*Document extract*:
┌────────

The New Orleans Squadron or the New Orleans Station was a United States Navy squadron raised out of the growing threat the United Kingdom posed to Louisiana during the War of 1812. The first squadron consisted of  vessels and was mostly defeated during the war. Afterward, new ships were stationed at New Orleans which engaged in counter-piracy operations for over twenty years. The New Orleans Squadron was eventually merged with the Home Squadron.

History

War of 1812

Originally commanded by Daniel Patterson in 1814, the squadron consisted of fifteen vessels, including the schooners USS Carolina and USS Sea Horse, the two small sloops-of-war USS Alligator and USS Tickler along with several Jeffersonian class gunboats. On December 13, 1814, the Sea Horse fought with seven British longboats from a British flotilla of 42 armed longboats which was heading to Lake Borgne. The next day, the longboat flotilla defeated the squadron's five gunboats under Thomas ap Catesby Jones at the Battle of Lake Borgne, and USS Alligator and USS Tickler were also captured and scuttled. As result of this action, the British gained control of the lake which was then used as the landing zone for their army that marched on New Orleans.  On December 27, as part of the Battle of New Orleans, the Carolina was badly damaged by enemy artillery fire and abandoned by her crew. She later exploded when fire reached her powder magazine. 

Although Jean Lafitte would later fight for America at New Orleans in January 1815, the squadron had operated against his pirates until ultimately being evicted from their base at Barataria on September 16, 1814 by Commodore Patterson. Six of his pirate ships were captured without a fight and around $500,000 worth of valuables were taken as prize.

Anti-Piracy Operations

Between the War of 1812 and 1830, piracy in the West Indies flared up again, prompting the United States to take more serious action against the outlaws.

└────────

*Provided entries*:
┌────────

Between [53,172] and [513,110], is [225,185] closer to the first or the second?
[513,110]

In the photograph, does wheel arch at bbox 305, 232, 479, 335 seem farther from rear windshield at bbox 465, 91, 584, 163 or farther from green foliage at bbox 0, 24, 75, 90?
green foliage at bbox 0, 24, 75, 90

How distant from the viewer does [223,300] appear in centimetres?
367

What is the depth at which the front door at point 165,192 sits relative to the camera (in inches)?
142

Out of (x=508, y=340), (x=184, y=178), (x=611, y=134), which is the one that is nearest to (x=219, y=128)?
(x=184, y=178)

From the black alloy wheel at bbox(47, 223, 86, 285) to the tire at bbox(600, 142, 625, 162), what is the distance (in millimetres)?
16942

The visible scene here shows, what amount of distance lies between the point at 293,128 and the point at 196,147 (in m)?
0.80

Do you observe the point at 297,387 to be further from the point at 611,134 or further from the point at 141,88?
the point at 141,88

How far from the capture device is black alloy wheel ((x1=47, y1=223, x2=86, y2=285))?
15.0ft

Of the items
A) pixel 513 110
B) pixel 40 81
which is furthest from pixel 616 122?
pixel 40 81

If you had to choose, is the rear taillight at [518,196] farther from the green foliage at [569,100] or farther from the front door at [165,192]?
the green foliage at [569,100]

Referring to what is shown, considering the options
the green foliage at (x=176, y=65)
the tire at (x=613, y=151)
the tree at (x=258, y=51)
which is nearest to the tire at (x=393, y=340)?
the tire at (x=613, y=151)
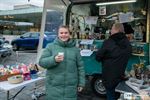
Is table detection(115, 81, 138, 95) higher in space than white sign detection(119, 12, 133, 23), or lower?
lower

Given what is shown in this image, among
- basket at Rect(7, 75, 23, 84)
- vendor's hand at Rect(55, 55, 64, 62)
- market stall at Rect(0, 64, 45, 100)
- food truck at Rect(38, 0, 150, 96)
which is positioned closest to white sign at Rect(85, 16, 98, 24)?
food truck at Rect(38, 0, 150, 96)

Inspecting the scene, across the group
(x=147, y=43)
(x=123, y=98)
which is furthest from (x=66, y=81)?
(x=147, y=43)

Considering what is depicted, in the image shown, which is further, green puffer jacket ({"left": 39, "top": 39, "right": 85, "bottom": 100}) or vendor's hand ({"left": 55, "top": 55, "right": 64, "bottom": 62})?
green puffer jacket ({"left": 39, "top": 39, "right": 85, "bottom": 100})

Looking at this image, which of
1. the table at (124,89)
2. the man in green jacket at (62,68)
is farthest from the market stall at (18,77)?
the table at (124,89)

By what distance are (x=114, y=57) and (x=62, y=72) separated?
1065 millimetres

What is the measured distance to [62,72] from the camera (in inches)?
136

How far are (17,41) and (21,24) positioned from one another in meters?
9.17

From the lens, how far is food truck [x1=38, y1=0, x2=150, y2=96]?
5.84 m

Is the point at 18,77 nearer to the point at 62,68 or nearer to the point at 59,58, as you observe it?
the point at 62,68

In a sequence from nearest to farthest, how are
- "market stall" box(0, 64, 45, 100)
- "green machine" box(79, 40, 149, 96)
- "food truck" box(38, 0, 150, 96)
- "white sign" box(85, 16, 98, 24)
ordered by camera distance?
1. "market stall" box(0, 64, 45, 100)
2. "green machine" box(79, 40, 149, 96)
3. "food truck" box(38, 0, 150, 96)
4. "white sign" box(85, 16, 98, 24)

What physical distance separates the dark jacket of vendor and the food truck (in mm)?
1223

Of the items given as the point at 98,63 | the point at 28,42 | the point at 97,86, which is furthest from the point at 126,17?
the point at 28,42

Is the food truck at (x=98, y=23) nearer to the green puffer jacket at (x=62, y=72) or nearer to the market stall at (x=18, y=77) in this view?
the market stall at (x=18, y=77)

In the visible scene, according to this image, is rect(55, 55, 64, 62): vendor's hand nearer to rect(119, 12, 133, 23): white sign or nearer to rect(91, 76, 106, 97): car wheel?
rect(91, 76, 106, 97): car wheel
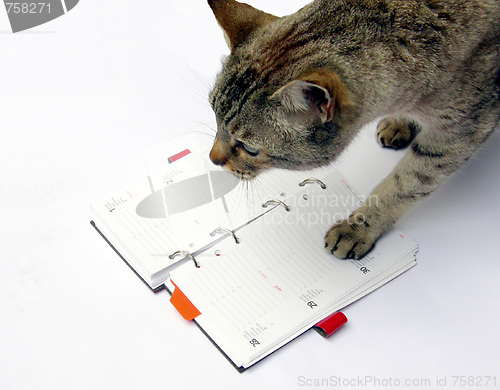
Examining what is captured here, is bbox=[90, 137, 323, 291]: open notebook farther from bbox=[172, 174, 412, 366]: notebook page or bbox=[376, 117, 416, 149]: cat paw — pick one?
bbox=[376, 117, 416, 149]: cat paw

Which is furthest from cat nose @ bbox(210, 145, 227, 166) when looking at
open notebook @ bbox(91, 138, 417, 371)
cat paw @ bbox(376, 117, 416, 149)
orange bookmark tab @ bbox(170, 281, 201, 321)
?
cat paw @ bbox(376, 117, 416, 149)

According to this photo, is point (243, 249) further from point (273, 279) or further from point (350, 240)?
point (350, 240)

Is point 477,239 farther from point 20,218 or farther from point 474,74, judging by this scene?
point 20,218

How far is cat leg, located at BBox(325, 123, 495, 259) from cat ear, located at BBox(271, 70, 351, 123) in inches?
14.7

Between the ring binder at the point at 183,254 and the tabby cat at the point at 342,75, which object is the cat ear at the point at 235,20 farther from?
the ring binder at the point at 183,254

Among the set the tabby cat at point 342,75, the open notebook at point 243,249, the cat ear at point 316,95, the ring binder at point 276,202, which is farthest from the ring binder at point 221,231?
the cat ear at point 316,95

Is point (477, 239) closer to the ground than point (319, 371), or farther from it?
closer to the ground

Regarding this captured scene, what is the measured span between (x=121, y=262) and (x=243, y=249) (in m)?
0.29

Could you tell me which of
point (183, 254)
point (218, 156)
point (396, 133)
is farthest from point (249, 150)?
point (396, 133)

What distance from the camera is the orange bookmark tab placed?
124 cm

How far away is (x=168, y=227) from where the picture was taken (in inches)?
54.3

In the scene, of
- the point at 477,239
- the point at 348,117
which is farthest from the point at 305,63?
the point at 477,239

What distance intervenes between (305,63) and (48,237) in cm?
77

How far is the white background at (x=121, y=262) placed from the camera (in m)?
1.19
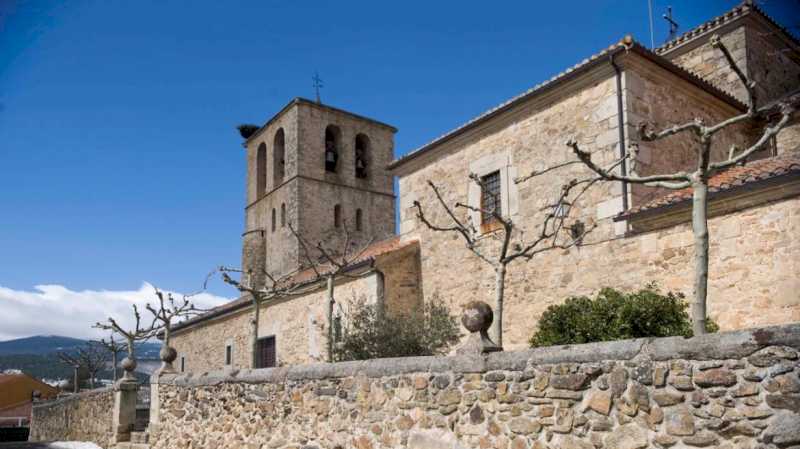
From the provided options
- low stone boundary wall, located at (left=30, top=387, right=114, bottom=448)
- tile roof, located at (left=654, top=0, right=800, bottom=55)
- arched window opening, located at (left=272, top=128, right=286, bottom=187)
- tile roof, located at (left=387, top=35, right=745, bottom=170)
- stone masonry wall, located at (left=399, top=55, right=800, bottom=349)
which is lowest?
low stone boundary wall, located at (left=30, top=387, right=114, bottom=448)

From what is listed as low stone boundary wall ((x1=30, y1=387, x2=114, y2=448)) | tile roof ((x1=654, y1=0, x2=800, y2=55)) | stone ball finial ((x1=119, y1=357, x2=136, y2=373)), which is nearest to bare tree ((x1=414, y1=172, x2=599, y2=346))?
tile roof ((x1=654, y1=0, x2=800, y2=55))

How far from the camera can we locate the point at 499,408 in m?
5.36

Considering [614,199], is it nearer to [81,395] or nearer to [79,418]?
[81,395]

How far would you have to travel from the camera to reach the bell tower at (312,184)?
2645 cm

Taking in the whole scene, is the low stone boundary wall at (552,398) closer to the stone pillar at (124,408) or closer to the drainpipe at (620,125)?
the drainpipe at (620,125)

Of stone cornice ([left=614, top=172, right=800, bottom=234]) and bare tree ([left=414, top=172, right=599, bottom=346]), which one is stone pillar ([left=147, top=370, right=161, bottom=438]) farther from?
stone cornice ([left=614, top=172, right=800, bottom=234])

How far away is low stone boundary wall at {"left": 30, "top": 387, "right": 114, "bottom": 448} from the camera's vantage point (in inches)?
568

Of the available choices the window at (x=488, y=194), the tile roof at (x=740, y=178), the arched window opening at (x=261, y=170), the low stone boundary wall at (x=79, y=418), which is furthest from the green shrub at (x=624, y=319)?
the arched window opening at (x=261, y=170)

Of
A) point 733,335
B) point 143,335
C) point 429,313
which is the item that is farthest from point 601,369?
point 143,335

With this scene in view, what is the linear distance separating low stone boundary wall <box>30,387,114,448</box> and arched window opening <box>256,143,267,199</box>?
1213 cm

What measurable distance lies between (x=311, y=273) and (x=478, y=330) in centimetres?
1485

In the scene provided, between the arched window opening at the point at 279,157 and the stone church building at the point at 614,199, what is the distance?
32.7 feet

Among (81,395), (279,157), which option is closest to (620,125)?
(81,395)

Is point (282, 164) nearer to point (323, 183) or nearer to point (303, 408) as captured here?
point (323, 183)
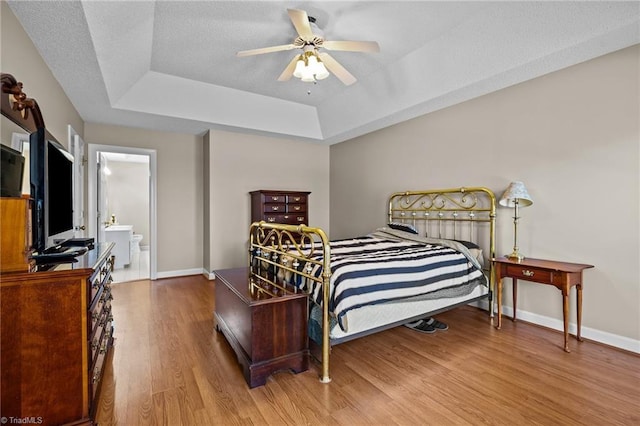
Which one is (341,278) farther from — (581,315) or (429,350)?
(581,315)

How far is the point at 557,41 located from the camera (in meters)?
2.56

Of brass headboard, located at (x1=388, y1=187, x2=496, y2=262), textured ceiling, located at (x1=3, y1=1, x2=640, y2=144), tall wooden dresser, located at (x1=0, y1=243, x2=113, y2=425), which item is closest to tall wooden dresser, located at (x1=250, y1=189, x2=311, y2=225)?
textured ceiling, located at (x1=3, y1=1, x2=640, y2=144)

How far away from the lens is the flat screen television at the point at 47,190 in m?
1.70

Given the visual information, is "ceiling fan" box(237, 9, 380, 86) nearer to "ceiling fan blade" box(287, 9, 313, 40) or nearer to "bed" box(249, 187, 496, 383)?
"ceiling fan blade" box(287, 9, 313, 40)

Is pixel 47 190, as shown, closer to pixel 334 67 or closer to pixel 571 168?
pixel 334 67

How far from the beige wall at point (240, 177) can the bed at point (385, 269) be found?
2.20m

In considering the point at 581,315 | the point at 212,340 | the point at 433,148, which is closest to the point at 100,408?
the point at 212,340

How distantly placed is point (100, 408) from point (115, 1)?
9.10ft

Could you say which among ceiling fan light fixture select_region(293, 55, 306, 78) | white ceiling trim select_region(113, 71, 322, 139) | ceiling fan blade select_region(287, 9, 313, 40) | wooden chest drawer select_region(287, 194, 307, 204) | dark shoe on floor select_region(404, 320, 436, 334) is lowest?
dark shoe on floor select_region(404, 320, 436, 334)

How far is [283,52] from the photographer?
3516 mm

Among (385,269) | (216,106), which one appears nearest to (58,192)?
(385,269)

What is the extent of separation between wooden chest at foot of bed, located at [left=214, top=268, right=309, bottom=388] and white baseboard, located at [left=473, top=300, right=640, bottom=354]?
2.48 meters

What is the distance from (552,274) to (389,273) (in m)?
1.50

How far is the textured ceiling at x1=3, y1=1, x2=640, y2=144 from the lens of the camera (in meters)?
2.37
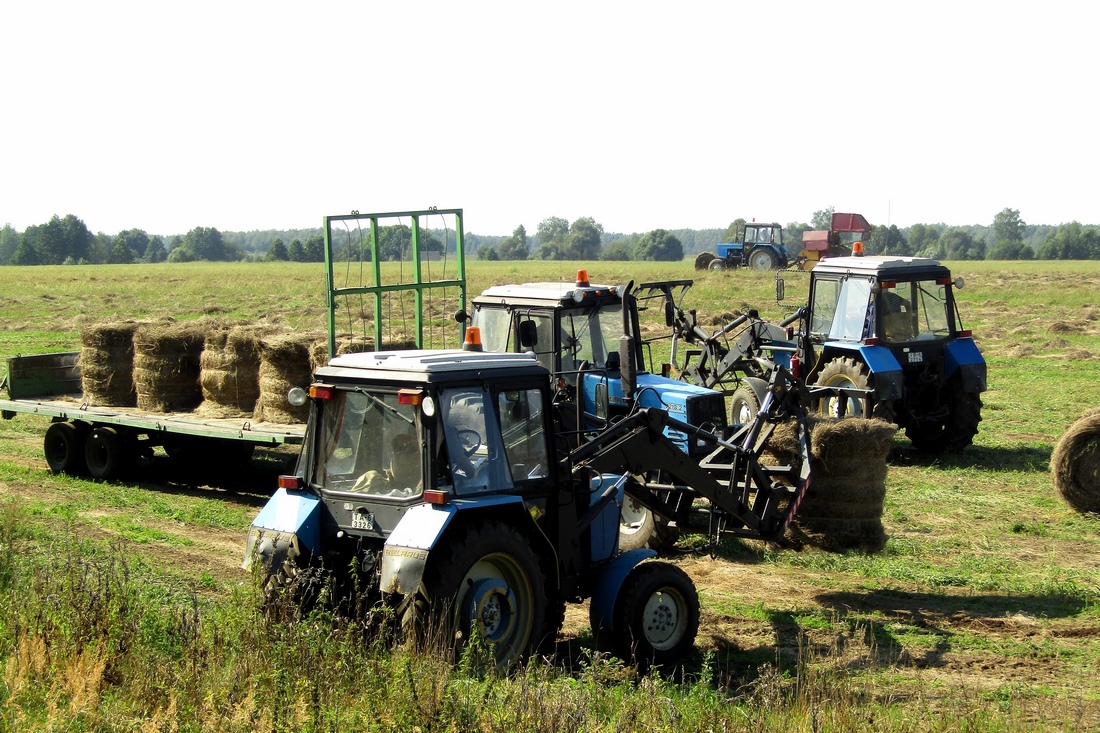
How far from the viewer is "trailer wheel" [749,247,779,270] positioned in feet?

└────────

*Problem set*:
a) In the New Orleans Squadron text, on what date did Commodore Patterson evict Jean Lafitte's pirates from their base at Barataria?
b) Reproduce the records from the line with "What is the distance from" up to and including the last line of the records, omitting any pictures.
The records have no connection to the text about the New Orleans Squadron.

*Task answers*:
a) September 16, 1814.

b)
What is the distance from (552,274) to (389,273) (in m)?
1.50

How far is the textured ceiling at x1=3, y1=1, x2=640, y2=144 from the lens of the camera (in meters)?
2.37
How far from the viewer is "trailer wheel" [749,247,779,270] positioned in feet?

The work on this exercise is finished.